SOURCE PASSAGE Start Marker
The Board granted a 50% disability rating, but denied the earlier effective date. The Board did not address the applicability of 38 C.F.R. § 3.156(c).

The CAVC first noted that the applicability of § 3.156(c) was expressly raised, and that the Board was required to address it, citing Robinson v. Peake, 21 Vet.App. 545, 552 (2008, aff’d sub nom. Robinson v. Shinseki, 557 F.3d 1355, 1361 (Fed. Cir. 2009) and Brannon v. West, 12 Vet.App. 32, 35 (1998). The Court next examined the language of § 3.156(c), stating that even though the Board failed to address its applicability, the issue was raised below and the Court has the authority to consider this legal question in the first instance, citing Butts v. Brown, 5 Vet.App. 532, 539 (1993) and Blubaugh v. McDonald, 773 F.3d 1310, 1312 (Fed. Cir. 2014).

The Court noted that while Mr. Emerson was seeking an earlier effective date under 38 C.F.R. § 3.156(c)(3), the issue in this appeal was whether he was entitled to reconsideration under § 3.156(c)(1), which “requires the VA to reconsider only the merits of a veteran’s claim whenever it associates a relevant service department record with his [or her] claims file.” The Court determined that the regulation “requires that official service department records received or associated with the claims file (1) be relevant to the claim, (2) have been in existence when VA first decided the claim, and (3) not have been associated with the claims file when VA first decided the claim” – and that if those requirements are met, the plain language of § 3.156(c)(1) “mandates that ‘VA will reconsider the claim.’”
SOURCE PASSAGE End Marker
DATASET EXCERPTS Start Marker
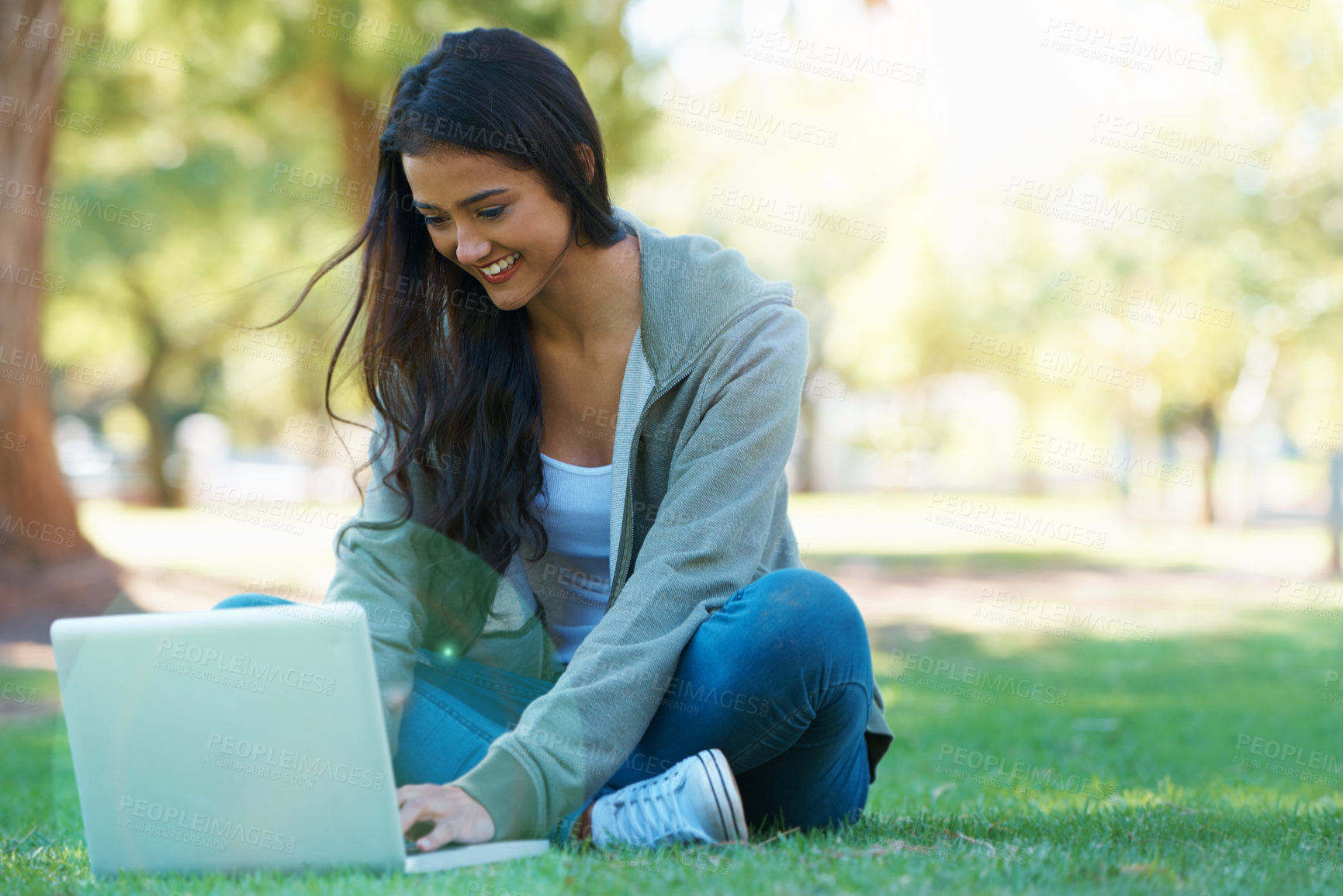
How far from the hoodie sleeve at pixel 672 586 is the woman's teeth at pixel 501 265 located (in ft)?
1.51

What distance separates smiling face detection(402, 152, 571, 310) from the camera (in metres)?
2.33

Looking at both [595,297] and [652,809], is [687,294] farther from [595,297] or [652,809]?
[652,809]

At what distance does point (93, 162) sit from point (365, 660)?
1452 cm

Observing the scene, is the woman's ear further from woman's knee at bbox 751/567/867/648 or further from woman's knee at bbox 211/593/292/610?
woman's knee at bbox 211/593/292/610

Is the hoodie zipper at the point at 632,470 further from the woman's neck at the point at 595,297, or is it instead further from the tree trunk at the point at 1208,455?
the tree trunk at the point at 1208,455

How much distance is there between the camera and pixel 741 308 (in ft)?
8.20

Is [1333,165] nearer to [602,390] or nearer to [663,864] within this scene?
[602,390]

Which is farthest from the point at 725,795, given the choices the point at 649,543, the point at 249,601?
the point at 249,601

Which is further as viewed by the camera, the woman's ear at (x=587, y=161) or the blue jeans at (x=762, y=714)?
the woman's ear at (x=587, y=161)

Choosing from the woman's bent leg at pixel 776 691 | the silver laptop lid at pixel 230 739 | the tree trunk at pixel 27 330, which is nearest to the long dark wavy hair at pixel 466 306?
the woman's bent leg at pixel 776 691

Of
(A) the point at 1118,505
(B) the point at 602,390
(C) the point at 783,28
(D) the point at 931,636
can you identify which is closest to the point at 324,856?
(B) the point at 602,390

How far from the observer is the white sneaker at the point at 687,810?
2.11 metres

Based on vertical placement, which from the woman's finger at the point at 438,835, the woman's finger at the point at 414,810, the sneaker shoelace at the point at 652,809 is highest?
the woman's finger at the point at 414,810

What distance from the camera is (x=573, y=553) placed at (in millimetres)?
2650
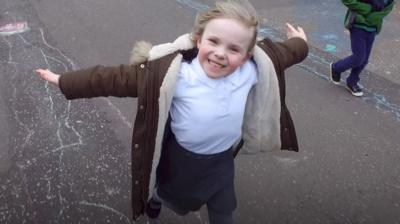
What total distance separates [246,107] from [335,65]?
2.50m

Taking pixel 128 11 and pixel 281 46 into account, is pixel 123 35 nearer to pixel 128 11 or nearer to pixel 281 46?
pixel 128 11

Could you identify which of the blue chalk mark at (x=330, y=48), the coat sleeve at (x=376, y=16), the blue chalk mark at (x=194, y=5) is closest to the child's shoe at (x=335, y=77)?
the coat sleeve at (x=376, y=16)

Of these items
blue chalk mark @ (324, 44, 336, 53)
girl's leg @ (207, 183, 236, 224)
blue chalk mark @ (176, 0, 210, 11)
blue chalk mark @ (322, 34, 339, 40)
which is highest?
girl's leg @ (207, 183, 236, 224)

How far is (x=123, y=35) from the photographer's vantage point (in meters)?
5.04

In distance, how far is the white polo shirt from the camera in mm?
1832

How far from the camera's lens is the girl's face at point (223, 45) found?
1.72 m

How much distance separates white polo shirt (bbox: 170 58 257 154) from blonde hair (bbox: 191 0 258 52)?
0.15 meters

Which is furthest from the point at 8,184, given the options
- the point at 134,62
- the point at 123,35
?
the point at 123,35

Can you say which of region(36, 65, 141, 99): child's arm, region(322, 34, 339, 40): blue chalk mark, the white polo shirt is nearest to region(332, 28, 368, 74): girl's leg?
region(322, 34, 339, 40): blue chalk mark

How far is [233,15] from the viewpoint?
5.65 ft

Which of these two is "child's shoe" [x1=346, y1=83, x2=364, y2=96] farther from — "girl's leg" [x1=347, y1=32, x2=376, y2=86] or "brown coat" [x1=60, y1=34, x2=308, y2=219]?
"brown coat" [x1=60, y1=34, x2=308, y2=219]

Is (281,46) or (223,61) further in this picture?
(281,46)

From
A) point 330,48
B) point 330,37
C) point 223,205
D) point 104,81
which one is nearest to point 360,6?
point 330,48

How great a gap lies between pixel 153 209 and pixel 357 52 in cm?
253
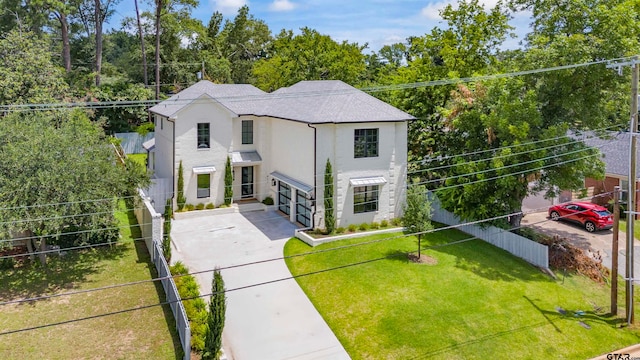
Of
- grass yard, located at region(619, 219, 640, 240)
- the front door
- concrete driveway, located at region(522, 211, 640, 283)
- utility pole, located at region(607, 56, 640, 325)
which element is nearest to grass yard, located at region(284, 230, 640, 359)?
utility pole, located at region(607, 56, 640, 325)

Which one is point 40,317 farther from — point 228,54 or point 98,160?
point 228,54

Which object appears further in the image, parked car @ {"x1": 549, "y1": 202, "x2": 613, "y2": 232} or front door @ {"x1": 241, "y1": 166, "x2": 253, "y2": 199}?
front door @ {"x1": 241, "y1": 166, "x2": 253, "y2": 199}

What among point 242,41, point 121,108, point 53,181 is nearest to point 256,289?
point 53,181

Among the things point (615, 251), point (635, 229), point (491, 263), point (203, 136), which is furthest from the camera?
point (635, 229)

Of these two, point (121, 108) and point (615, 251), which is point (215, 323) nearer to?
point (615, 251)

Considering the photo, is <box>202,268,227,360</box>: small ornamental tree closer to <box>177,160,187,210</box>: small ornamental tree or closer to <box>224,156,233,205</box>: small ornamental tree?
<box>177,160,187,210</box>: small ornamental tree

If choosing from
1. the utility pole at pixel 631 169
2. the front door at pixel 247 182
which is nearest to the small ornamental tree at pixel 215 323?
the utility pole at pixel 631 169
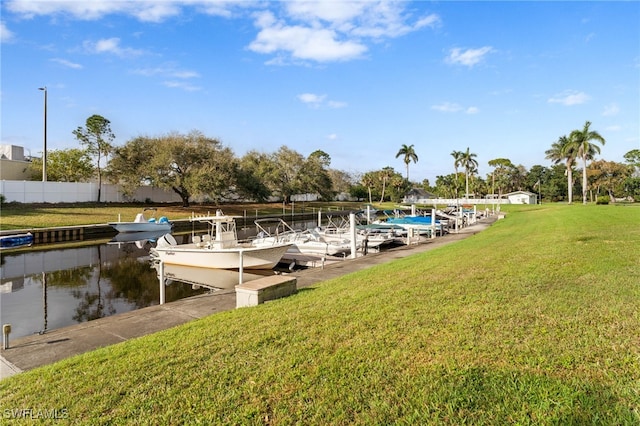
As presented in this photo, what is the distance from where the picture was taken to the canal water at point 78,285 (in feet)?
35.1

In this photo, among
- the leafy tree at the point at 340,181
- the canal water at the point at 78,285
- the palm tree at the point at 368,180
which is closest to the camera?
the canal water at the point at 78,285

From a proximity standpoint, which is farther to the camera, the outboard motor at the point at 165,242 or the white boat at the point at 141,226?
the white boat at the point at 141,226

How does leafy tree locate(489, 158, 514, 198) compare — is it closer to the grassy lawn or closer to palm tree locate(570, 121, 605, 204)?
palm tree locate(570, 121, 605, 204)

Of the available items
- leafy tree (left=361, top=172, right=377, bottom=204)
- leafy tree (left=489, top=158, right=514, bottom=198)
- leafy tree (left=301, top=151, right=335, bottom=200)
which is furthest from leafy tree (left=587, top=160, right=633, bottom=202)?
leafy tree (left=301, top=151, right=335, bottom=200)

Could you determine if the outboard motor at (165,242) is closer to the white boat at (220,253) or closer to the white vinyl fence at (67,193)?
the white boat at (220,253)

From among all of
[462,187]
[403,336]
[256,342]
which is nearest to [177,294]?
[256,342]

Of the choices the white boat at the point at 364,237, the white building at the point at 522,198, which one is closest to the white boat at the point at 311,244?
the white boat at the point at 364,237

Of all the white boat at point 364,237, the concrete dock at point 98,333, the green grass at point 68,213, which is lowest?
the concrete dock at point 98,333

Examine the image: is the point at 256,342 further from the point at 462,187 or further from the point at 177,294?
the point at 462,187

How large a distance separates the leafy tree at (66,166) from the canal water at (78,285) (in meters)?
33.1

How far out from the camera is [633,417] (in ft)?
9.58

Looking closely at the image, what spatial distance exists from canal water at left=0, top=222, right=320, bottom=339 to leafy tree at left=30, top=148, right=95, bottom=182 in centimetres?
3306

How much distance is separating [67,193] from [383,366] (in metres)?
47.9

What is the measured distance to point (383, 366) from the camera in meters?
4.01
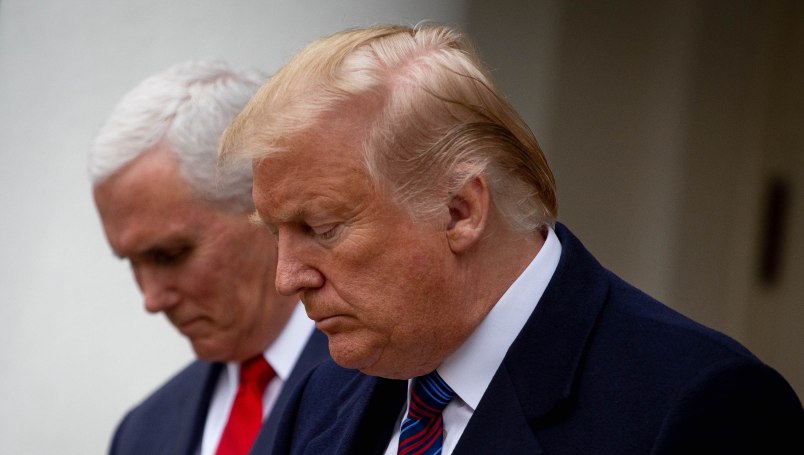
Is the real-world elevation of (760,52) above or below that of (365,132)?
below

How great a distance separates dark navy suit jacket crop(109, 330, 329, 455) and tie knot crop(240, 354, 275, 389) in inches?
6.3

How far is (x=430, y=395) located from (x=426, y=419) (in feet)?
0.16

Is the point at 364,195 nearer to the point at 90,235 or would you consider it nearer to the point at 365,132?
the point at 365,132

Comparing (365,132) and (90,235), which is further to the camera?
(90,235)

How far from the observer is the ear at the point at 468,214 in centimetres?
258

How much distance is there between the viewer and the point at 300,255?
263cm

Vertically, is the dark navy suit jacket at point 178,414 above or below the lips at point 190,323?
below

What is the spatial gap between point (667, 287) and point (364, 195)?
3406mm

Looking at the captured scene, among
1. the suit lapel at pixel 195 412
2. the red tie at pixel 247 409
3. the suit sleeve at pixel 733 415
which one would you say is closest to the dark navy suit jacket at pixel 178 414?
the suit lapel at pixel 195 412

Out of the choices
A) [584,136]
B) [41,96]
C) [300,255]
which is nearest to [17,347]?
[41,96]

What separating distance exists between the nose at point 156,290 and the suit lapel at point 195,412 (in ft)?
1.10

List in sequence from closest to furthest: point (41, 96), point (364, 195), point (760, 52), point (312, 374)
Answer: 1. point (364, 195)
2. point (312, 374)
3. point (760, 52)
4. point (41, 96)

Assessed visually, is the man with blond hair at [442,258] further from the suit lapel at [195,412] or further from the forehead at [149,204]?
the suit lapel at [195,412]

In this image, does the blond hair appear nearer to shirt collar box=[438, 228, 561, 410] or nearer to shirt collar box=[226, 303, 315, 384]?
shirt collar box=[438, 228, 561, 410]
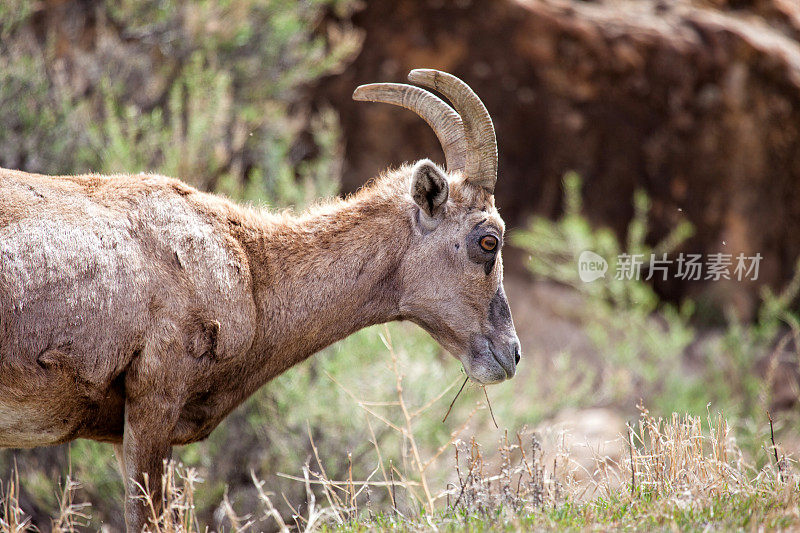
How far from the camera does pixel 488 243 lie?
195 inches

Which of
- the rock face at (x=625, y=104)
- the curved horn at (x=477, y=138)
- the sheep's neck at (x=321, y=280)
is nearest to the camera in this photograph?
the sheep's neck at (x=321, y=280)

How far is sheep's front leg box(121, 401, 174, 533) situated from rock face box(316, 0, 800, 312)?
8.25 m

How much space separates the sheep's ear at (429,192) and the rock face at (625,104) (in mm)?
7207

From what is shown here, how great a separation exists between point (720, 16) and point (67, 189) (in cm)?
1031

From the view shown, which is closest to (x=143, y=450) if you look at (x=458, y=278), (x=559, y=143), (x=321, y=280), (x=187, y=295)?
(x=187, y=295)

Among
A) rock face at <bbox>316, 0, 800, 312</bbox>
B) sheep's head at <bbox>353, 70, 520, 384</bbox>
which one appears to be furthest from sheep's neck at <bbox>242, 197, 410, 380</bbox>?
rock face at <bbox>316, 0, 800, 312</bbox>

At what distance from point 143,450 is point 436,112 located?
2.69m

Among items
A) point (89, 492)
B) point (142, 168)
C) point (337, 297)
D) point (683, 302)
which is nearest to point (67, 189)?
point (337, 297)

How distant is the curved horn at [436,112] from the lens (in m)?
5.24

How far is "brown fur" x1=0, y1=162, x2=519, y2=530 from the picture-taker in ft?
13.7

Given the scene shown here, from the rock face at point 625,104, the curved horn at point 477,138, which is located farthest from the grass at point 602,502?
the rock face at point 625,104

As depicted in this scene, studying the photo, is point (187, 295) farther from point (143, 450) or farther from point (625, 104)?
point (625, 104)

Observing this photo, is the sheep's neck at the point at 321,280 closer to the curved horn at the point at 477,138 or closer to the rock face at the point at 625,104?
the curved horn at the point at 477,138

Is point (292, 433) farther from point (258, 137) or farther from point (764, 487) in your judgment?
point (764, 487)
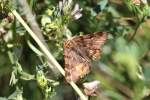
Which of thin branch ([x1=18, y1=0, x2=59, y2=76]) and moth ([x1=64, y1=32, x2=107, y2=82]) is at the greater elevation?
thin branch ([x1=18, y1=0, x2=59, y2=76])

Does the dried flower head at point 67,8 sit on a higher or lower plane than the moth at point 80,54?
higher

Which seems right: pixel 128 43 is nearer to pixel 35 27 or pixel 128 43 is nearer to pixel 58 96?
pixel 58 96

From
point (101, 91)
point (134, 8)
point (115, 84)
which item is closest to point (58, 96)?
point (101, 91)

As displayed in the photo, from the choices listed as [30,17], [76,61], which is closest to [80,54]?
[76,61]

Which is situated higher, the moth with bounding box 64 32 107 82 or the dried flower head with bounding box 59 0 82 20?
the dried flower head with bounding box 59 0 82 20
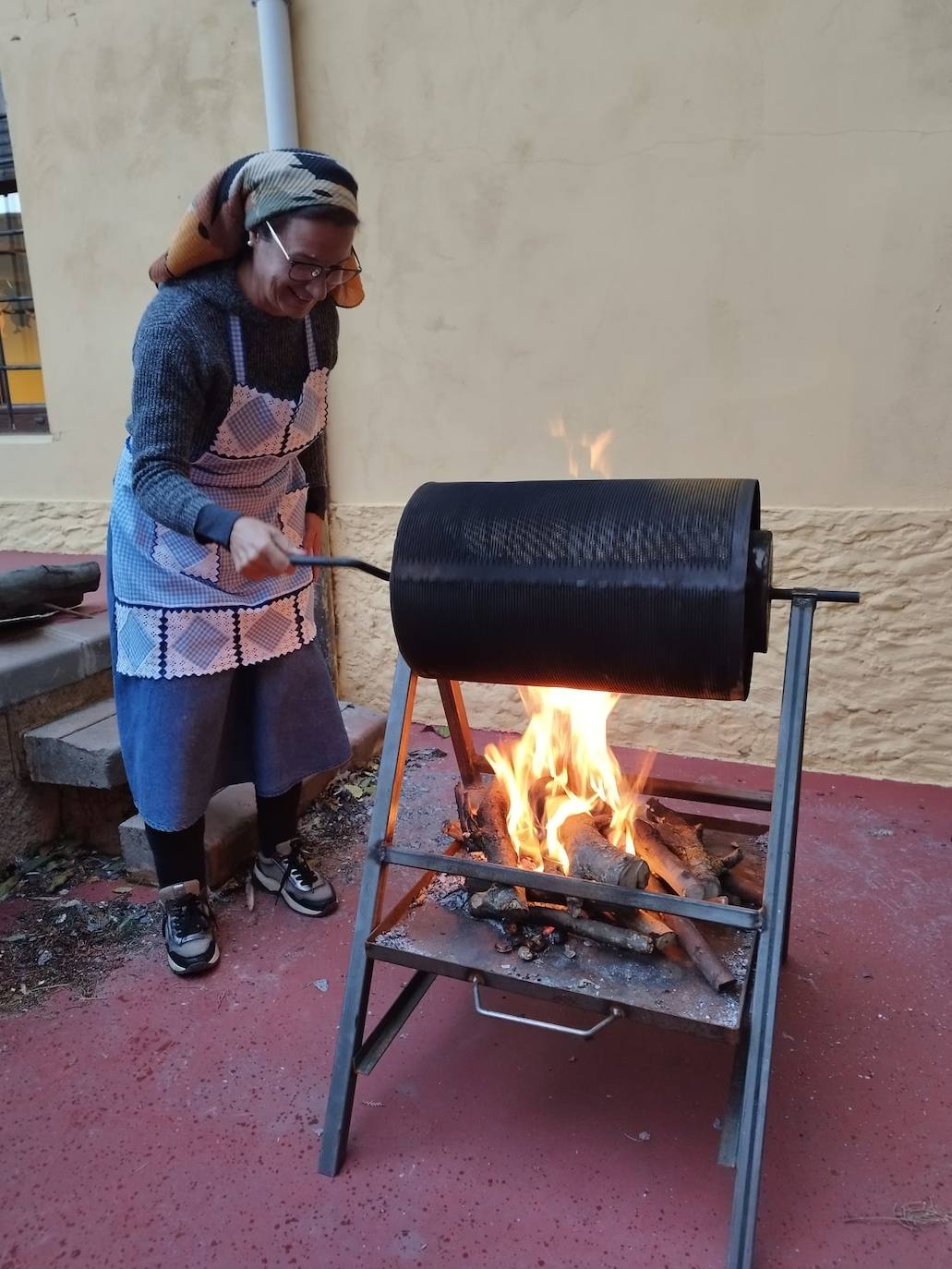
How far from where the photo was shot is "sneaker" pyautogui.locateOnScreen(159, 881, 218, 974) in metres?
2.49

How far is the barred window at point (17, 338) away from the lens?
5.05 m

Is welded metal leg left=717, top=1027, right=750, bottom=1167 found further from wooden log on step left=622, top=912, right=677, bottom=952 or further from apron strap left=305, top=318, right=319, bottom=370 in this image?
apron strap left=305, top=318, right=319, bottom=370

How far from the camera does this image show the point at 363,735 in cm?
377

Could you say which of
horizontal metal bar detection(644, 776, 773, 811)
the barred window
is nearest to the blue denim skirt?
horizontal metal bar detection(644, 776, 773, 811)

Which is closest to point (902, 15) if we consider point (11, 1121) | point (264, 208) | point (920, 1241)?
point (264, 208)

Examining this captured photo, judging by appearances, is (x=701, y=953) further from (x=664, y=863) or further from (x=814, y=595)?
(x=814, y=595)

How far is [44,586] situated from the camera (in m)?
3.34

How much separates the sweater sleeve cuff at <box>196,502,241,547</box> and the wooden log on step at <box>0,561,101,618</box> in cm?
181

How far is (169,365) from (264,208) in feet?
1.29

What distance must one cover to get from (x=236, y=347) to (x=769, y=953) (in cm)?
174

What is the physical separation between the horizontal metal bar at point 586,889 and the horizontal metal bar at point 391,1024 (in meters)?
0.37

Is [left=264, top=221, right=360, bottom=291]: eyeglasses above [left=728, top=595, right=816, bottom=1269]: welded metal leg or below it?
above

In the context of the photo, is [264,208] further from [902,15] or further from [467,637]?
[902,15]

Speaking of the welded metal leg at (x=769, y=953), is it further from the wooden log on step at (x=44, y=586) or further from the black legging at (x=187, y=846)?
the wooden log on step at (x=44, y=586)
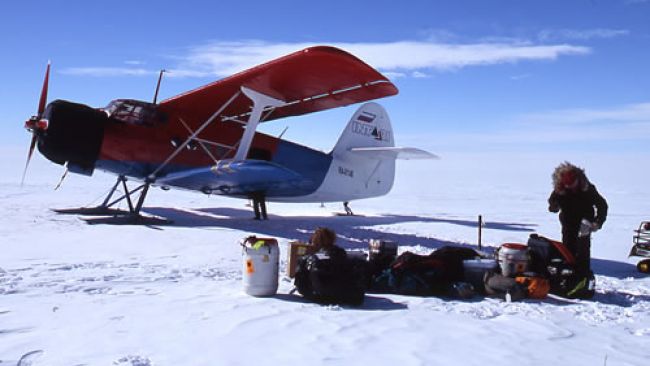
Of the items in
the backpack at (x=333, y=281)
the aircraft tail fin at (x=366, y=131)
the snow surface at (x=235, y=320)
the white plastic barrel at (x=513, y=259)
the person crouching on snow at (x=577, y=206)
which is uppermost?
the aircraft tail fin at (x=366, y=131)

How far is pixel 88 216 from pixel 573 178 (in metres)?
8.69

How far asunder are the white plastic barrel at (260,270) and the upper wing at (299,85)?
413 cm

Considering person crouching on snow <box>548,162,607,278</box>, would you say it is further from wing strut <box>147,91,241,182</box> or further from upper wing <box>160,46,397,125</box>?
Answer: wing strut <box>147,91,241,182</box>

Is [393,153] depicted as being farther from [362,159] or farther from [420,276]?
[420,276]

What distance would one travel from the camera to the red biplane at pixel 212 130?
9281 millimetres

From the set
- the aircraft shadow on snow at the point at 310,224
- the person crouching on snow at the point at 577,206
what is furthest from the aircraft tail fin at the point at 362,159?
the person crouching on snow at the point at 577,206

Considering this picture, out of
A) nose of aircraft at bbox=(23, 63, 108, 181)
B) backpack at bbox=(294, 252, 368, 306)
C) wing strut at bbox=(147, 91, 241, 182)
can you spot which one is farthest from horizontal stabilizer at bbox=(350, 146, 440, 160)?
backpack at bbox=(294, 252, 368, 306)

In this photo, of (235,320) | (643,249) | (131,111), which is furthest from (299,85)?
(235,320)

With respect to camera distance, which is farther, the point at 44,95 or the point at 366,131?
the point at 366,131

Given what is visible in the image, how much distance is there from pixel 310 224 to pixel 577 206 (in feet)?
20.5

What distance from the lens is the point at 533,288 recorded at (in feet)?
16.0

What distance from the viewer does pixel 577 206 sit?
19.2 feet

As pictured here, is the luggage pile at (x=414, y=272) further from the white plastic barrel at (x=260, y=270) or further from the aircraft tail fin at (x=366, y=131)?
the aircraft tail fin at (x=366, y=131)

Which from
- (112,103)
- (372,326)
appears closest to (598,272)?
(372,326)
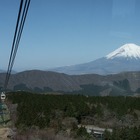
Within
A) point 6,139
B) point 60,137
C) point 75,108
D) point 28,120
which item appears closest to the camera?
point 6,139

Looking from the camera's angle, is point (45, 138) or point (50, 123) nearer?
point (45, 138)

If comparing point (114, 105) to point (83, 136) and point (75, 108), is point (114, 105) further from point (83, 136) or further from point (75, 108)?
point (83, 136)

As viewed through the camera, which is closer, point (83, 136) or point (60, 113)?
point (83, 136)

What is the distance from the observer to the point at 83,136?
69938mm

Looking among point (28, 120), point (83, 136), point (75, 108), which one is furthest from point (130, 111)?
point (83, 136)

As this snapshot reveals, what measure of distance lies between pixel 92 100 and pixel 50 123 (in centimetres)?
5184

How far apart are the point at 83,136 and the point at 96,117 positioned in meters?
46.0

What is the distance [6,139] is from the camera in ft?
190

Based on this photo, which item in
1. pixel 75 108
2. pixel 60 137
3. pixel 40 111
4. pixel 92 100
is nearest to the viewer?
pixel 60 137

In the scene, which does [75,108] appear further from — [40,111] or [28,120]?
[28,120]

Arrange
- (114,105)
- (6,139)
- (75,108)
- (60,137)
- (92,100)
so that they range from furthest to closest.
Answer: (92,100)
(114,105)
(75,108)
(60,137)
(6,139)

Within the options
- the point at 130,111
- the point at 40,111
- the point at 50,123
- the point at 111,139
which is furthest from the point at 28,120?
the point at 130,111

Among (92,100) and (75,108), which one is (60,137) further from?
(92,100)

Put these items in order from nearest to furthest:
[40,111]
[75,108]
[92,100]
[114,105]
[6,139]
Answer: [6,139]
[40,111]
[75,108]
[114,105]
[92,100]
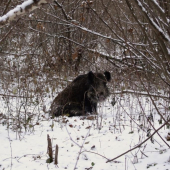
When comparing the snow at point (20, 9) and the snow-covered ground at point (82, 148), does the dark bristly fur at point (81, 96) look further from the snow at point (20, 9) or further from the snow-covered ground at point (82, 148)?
DATASET EXCERPTS End Marker
- STUDY QUESTIONS -
1 – According to the case summary, why could the Court consider whether § 3.156(c) applied even though the Board had not addressed it?
2 – Copy the case summary between "The Board granted" and "(Fed. Cir. 2014).", inclusive.
3 – Rewrite the case summary's paragraph that begins "The Court noted that while Mr. Emerson" as a short list that keeps its main facts.
These records are separate material and have nothing to do with the case summary.

- EXERCISE RESPONSES -
1 – The issue had been raised below, and the Court has the authority to consider that legal question in the first instance. For this point the Court cited Butts v. Brown and Blubaugh v. McDonald.

2 –
The Board granted a 50% disability rating, but denied the earlier effective date. The Board did not address the applicability of 38 C.F.R. § 3.156(c).

The CAVC first noted that the applicability of § 3.156(c) was expressly raised, and that the Board was required to address it, citing Robinson v. Peake, 21 Vet.App. 545, 552 (2008, aff’d sub nom. Robinson v. Shinseki, 557 F.3d 1355, 1361 (Fed. Cir. 2009) and Brannon v. West, 12 Vet.App. 32, 35 (1998). The Court next examined the language of § 3.156(c), stating that even though the Board failed to address its applicability, the issue was raised below and the Court has the authority to consider this legal question in the first instance, citing Butts v. Brown, 5 Vet.App. 532, 539 (1993) and Blubaugh v. McDonald, 773 F.3d 1310, 1312 (Fed. Cir. 2014).

3 –
- Mr. Emerson sought an earlier effective date under 38 C.F.R. § 3.156(c)(3).
- The issue on appeal was whether he was entitled to reconsideration under § 3.156(c)(1).
- Section 3.156(c)(1) requires VA to reconsider only the merits of a claim whenever it associates a relevant service department record with the claims file.
- The regulation applies when official service department records received or associated with the claims file meet three conditions:
  1. They are relevant to the claim.
  2. They existed when VA first decided the claim.
  3. They were not associated with the claims file when VA first decided the claim.
- If these requirements are met, the plain language mandates that "VA will reconsider the claim."